● EXERCISE BRIEF
Give back the data below exactly as it was given.

● MATERIAL TO PROCESS
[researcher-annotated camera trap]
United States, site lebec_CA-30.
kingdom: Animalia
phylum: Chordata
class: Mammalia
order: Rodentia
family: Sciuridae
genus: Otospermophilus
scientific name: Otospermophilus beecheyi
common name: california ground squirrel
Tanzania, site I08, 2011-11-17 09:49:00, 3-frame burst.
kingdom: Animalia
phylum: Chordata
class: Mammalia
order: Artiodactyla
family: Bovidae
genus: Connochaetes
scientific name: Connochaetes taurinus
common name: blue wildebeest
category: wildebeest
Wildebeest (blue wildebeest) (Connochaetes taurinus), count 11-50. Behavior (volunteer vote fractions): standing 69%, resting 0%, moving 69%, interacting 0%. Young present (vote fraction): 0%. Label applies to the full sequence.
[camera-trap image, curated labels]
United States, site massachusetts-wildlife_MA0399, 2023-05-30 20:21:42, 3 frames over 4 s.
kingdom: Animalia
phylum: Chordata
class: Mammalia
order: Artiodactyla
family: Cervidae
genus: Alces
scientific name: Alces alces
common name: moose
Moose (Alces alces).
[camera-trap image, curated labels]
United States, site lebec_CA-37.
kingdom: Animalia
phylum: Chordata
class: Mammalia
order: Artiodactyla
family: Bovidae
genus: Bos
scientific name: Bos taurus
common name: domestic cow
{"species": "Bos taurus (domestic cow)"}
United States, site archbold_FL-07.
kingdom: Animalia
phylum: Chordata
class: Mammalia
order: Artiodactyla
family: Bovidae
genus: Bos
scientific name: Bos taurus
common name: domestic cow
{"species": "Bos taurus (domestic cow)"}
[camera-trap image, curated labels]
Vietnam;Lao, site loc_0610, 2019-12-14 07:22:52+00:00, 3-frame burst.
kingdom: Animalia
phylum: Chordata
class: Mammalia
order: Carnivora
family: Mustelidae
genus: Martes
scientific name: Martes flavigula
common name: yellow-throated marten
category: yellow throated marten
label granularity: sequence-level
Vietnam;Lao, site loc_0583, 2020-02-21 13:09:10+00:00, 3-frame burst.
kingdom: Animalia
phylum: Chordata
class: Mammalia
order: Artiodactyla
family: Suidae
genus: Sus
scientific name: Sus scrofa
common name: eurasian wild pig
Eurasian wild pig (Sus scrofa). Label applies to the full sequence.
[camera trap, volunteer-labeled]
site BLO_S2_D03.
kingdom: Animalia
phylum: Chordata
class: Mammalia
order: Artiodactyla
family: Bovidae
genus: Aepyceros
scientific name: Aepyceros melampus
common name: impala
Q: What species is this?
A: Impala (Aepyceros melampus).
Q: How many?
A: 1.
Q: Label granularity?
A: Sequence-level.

● ANSWER AREA
[researcher-annotated camera trap]
United States, site lebec_CA-30.
kingdom: Animalia
phylum: Chordata
class: Mammalia
order: Rodentia
family: Sciuridae
genus: Otospermophilus
scientific name: Otospermophilus beecheyi
common name: california ground squirrel
Tanzania, site I08, 2011-11-17 09:49:00, 3-frame burst.
kingdom: Animalia
phylum: Chordata
class: Mammalia
order: Artiodactyla
family: Bovidae
genus: Connochaetes
scientific name: Connochaetes taurinus
common name: blue wildebeest
category: wildebeest
Wildebeest (blue wildebeest) (Connochaetes taurinus), count 11-50. Behavior (volunteer vote fractions): standing 69%, resting 0%, moving 69%, interacting 0%. Young present (vote fraction): 0%. Label applies to the full sequence.
[camera-trap image, curated labels]
United States, site massachusetts-wildlife_MA0399, 2023-05-30 20:21:42, 3 frames over 4 s.
kingdom: Animalia
phylum: Chordata
class: Mammalia
order: Artiodactyla
family: Cervidae
genus: Alces
scientific name: Alces alces
common name: moose
Moose (Alces alces).
[camera-trap image, curated labels]
United States, site lebec_CA-37.
kingdom: Animalia
phylum: Chordata
class: Mammalia
order: Artiodactyla
family: Bovidae
genus: Bos
scientific name: Bos taurus
common name: domestic cow
{"species": "Bos taurus (domestic cow)"}
United States, site archbold_FL-07.
kingdom: Animalia
phylum: Chordata
class: Mammalia
order: Artiodactyla
family: Bovidae
genus: Bos
scientific name: Bos taurus
common name: domestic cow
{"species": "Bos taurus (domestic cow)"}
[camera-trap image, curated labels]
Vietnam;Lao, site loc_0610, 2019-12-14 07:22:52+00:00, 3-frame burst.
kingdom: Animalia
phylum: Chordata
class: Mammalia
order: Carnivora
family: Mustelidae
genus: Martes
scientific name: Martes flavigula
common name: yellow-throated marten
category: yellow throated marten
label granularity: sequence-level
Vietnam;Lao, site loc_0583, 2020-02-21 13:09:10+00:00, 3-frame burst.
kingdom: Animalia
phylum: Chordata
class: Mammalia
order: Artiodactyla
family: Suidae
genus: Sus
scientific name: Sus scrofa
common name: eurasian wild pig
Eurasian wild pig (Sus scrofa). Label applies to the full sequence.
[camera trap, volunteer-labeled]
site BLO_S2_D03.
kingdom: Animalia
phylum: Chordata
class: Mammalia
order: Artiodactyla
family: Bovidae
genus: Aepyceros
scientific name: Aepyceros melampus
common name: impala
Q: What species is this?
A: Impala (Aepyceros melampus).
Q: How many?
A: 1.
Q: Label granularity?
A: Sequence-level.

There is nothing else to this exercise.